Rentrée 2025 : quand le bureau rime avec bien-être
Équilibre entre télétravail et présentiel redessine le bureau en 2025, alliant bien-être personnel et convivialité.
Le bien-être, nouvelle boussole des actifs
Septembre est souvent propice aux bilans et aux résolutions, mais 2025 marque un tournant : 49 % des actifs souhaitent davantage de temps pour eux, loin devant les ambitions de carrière. Ils sont aussi 42 % à vouloir reprendre une activité physique régulière et 38 % à améliorer leur alimentation, preuve que la santé et l’équilibre personnel s’imposent comme priorités.
Derrière ces chiffres, une tendance forte : la recherche d’un mieux-être global. Près d’un tiers des répondants veulent adopter davantage d’éco-gestes, un quart se former à de nouvelles compétences, et 15 % envisagent même un changement de métier. Mais 22 % déclarent ne vouloir rien changer, signe qu’une partie des actifs aspire avant tout à de la stabilité dans un contexte économique et politique incertain.
Le rapport au bureau reflète cette ambivalence : 28 % citent leurs collègues comme première motivation pour revenir sur site, bien avant la routine, les projets ou même le café. Autrement dit, la dimension humaine prime sur le cadre matériel. Pourtant, seulement 34 % des actifs déclarent que leur lieu de travail leur donne « totalement » envie de revenir après les vacances, et 21 % répondent « pas vraiment ». Le bureau attire, mais ne convainc pas totalement.
Entre hybridation et exigences nouvelles
L’étude montre aussi que le modèle hybride s’ancre durablement. Si 28 % jugent le retour au bureau « stimulant » et 18 % « utile », près de 29 % estiment indispensable de conserver du télétravail. À l’inverse, 13 % considèrent le présentiel « inutile » et 10 % le trouvent « pénible ». Cette coexistence traduit une transformation durable des usages depuis la pandémie : le bureau n’est plus une évidence, il doit se justifier.
Les attentes en matière d’infrastructures confirment cette évolution. Les actifs demandent plus de lumière naturelle (18 %), moins de bruit (16 %), des espaces de pause agréables (14 %) et davantage de flexibilité (13 %). L’équipement, la décoration, la localisation et la convivialité arrivent aussi dans la liste des priorités. Le bureau est désormais perçu comme un produit d’expérience, comparable à un service que l’on évalue et que l’on choisit.
Ce basculement oblige les entreprises à revoir leur copie : investir dans l’aménagement, multiplier les espaces collaboratifs, soigner l’acoustique, mais aussi organiser des rituels collectifs. D’ailleurs, dès le retour de vacances, 30 % des actifs privilégient les échanges informels avec leurs collègues, devant le tri des mails ou la reprise immédiate du travail. Le bureau devient un lieu de transition sociale, plus qu’un simple espace productif.

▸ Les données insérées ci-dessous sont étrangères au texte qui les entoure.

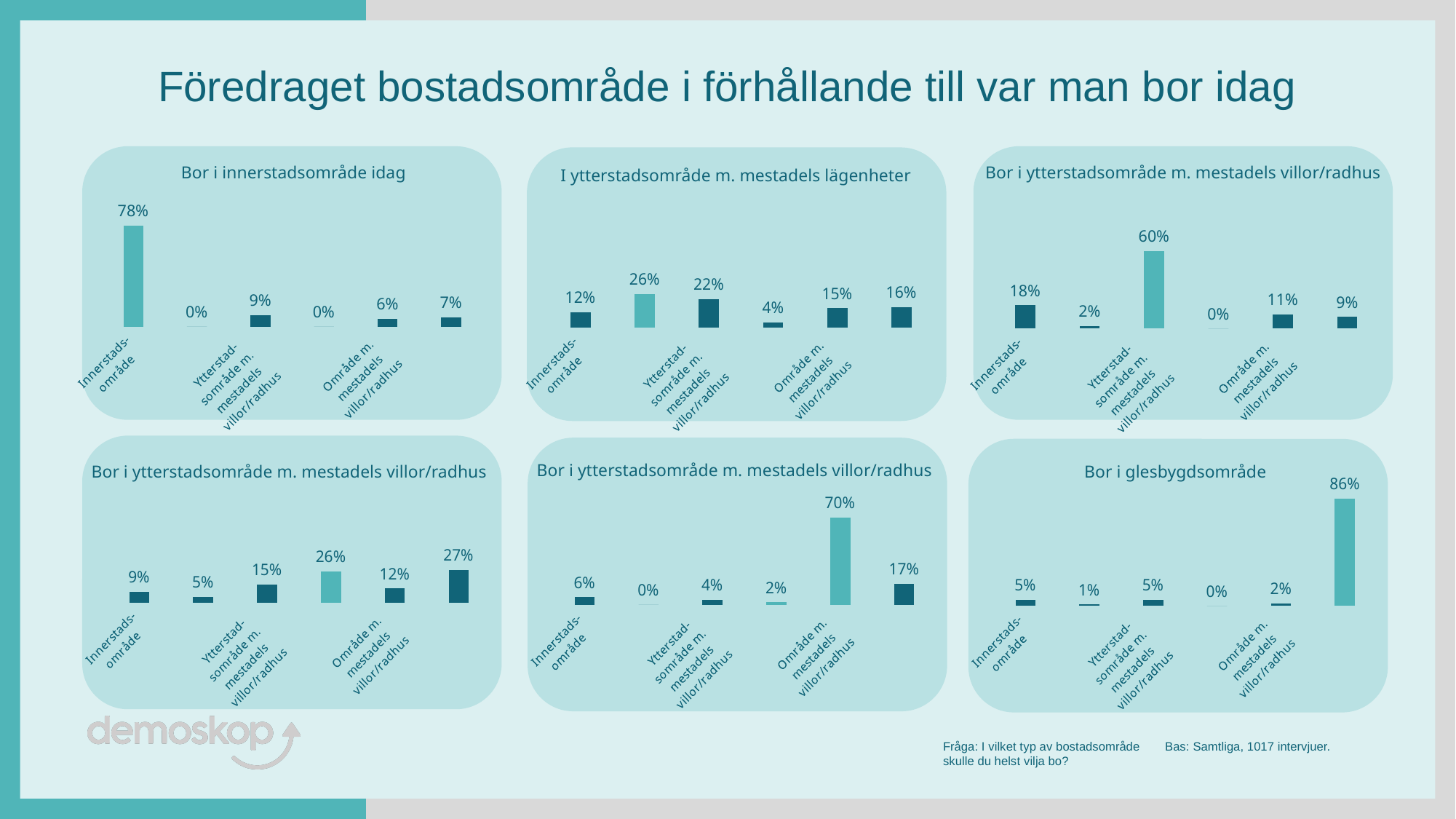
In the bottom-right chart (Bor i glesbygdsområde), what is the highest value shown? 86% In the top-right chart, what is the highest value shown? 60% In the top-right chart, what is the difference between the value for Innerstadsområde and the value for Område m. mestadels villor/radhus? 7 percentage points In the bottom-left chart, what is the value for Område m. mestadels villor/radhus? 12% In the top-left chart (Bor i innerstadsområde idag), what is the highest value shown? 78% What type of chart is used in the bottom-right chart (Bor i glesbygdsområde)? Bar chart In the top-left chart (Bor i innerstadsområde idag), what is the value for Innerstadsområde? 78% In the top-middle chart (I ytterstadsområde m. mestadels lägenheter), which is larger: the value for Innerstadsområde or the value for Ytterstadsområde m. mestadels villor/radhus? Ytterstadsområde m. mestadels villor/radhus In the top-middle chart (I ytterstadsområde m. mestadels lägenheter), what is the value for Ytterstadsområde m. mestadels villor/radhus? 22% How many bars are plotted in the top-left chart (Bor i innerstadsområde idag)? 6 In the bottom-right chart (Bor i glesbygdsområde), what is the value for Innerstadsområde? 5%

Pour le, CMO de Deskeo, le message est clair : « Quand l’environnement de travail est bien pensé, il devient un véritable levier de motivation. Près d’un actif sur trois revient au bureau avec enthousiasme. Les bureaux doivent être plus que de simples lieux de passage – ils doivent inspirer, rassembler et offrir une vraie qualité de vie. »

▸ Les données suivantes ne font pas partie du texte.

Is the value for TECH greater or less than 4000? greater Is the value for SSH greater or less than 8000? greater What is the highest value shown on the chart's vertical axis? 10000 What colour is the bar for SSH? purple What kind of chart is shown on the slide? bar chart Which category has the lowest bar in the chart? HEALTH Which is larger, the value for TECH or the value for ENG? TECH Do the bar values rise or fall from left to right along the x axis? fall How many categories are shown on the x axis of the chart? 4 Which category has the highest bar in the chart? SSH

Cette étude illustre donc un paradoxe : les actifs veulent se retrouver, mais pas à n’importe quel prix. Ils réclament des bureaux capables de nourrir le collectif tout en respectant leur quête individuelle d’équilibre. Dans cette rentrée 2025, le bureau n’est plus seulement une destination : c’est un produit social et humain à part entière.